Reproduce word for word the passage of the fractal animation text below that opens with the words containing "In the last" and closes with "in that Segment.".

[TEXT SECTION]

In the last generation of fractal animation capable products, the actual animation capabilities were quite limited.
FA 4's animation philosophy is this:
A single parameter whose value progresses from a From value to a To value. Its Animation curve determines how quickly the value is changed over an interval of time.
A typical fractal can have up to 500 different parameters that can all be animated independently. But most designers will only animate a handful of parameters at a time.
Bundle of 1 to many simultaneous animations, each having its own animation curve.
Each animation, inside a Segment, when placed into a Sequence, shares the same start time and duration as all animations in that Segment.
A keyframe morph is a simple operation where 2 keyframes are "blended" together using affine interpolation, where the From value is the 1st keyframe and the To keyframe is the 2nd keyframe.
All of the "blended" properties in a morph animation share the same animation curve. Simple to use, but the shared animation curve is big limitation.

[/TEXT SECTION]
[LISTED RECORDS]

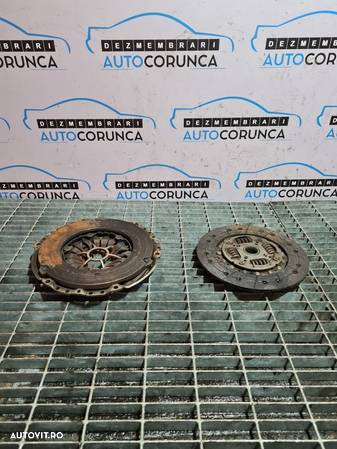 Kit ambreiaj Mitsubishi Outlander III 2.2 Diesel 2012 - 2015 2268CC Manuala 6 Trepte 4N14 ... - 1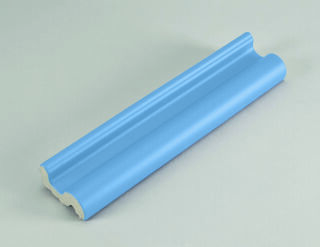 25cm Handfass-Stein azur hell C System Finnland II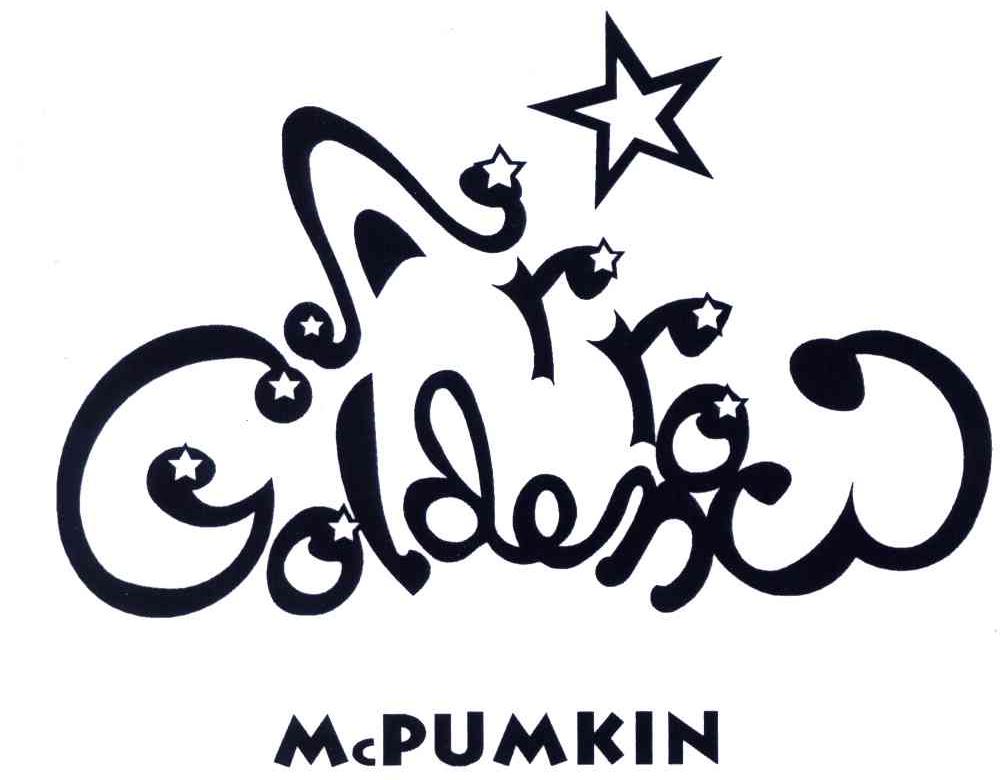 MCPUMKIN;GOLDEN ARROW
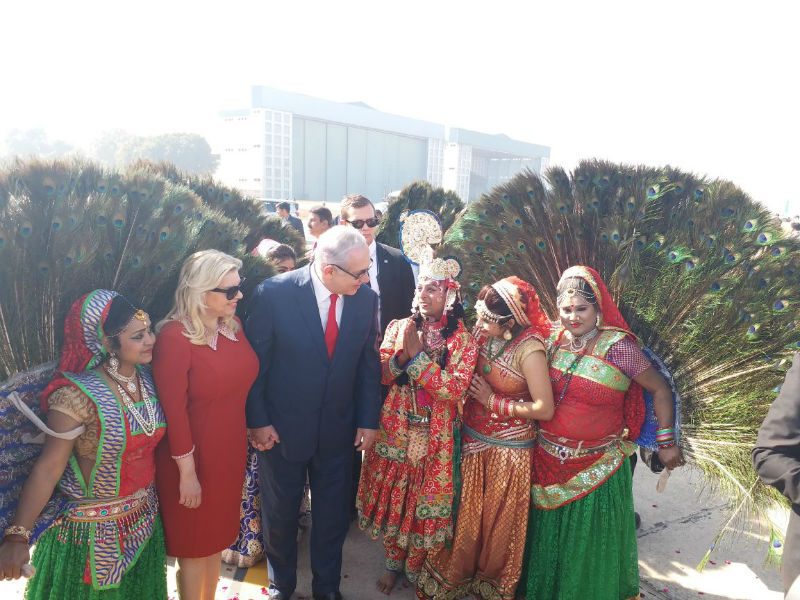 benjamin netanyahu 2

[/LISTED RECORDS]
[LISTED RECORDS]

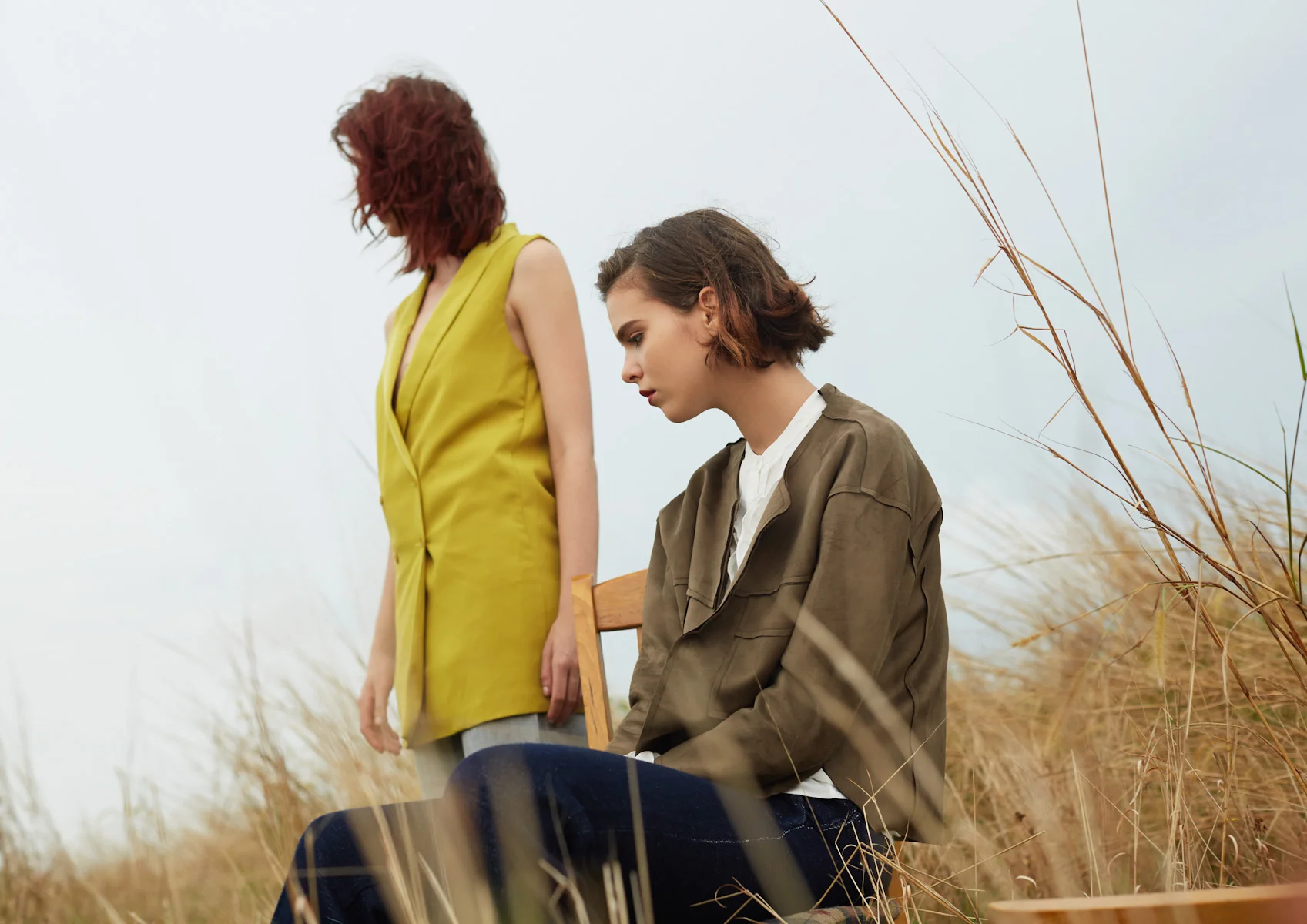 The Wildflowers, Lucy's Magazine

[/LISTED RECORDS]

* **RESULT FOR THIS EXERCISE**
In the last generation of fractal animation capable products, the actual animation capabilities were quite limited.
FA 4's animation philosophy is this:
A single parameter whose value progresses from a From value to a To value. Its Animation curve determines how quickly the value is changed over an interval of time.
A typical fractal can have up to 500 different parameters that can all be animated independently. But most designers will only animate a handful of parameters at a time.
Bundle of 1 to many simultaneous animations, each having its own animation curve.
Each animation, inside a Segment, when placed into a Sequence, shares the same start time and duration as all animations in that Segment.